Densho Digital Archive
Manzanar National Historic Site Collection
Title: Rokuro Kurihara Interview
Narrator: Rokuro Kurihara
Interviewer: Richard Potashin
Location: Glendale, California
Date: May 10, 2010
Densho ID: denshovh-krokuro-01-0007

<Begin Segment 7>

RP: After, after Pearl Harbor, there was restrictions on travel placed on Japanese Americans. I think you could travel five miles...

RK: There probably was. But, it didn't mean too much to us.

RP: How about your dad?

RK: We, we didn't travel too much anyway.

RP: Was your, how about your father's gardening business?

RK: Well, it was within, within the two-mile radius.

RP: That's it?

RK: That's where he worked, just around here.

RP: Oh, okay.

RK: So, there was, there was no problem there.

RP: How about having to turn in shortwave radios or cameras or things of that nature? It was referred to as contraband, you had to turn it in to the police station or...

RK: Yeah. Well, I guess we turned in what we were supposed to, but we kept a lot of, most of the stuff anyway. We had our radios, we had our cameras. [Laughs] So, you know, it wasn't that much, it wasn't that much restrictions. Yeah.

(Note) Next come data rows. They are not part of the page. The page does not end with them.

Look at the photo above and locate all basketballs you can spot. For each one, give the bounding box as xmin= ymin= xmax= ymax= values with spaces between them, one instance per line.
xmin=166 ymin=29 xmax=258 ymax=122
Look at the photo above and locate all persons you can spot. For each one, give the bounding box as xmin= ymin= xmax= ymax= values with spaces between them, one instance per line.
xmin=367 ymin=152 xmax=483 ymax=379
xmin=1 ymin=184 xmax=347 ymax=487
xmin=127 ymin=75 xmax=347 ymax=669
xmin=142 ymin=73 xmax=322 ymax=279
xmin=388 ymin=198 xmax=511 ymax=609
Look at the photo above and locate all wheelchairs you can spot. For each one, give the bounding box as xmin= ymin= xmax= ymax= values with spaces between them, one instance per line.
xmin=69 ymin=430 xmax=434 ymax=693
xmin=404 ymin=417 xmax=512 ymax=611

RP: How about the, I hear from a number of people that they either burned items that had significance to Japan, records or pictures of the emperor, things of that nature.

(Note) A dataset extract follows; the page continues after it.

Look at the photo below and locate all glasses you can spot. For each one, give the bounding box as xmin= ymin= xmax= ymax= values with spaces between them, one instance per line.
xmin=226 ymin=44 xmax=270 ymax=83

RK: I don't recall anything like that. But they did, they did, people who had an affiliation with the Japanese school and judo, those people who, they were interned first, first.

RP: Picked up.

RK: But, other than that, our family wasn't involved at all. Yeah.

RP: So you were fortunate to have neighbors who...

RK: Oh, our neighbors were great.

RP: Yeah?

RK: Yeah, our neighbors were great. Yeah. No problem.

RK: And like I said, there was a lot of other Japanese families around, too. And we all went to camp.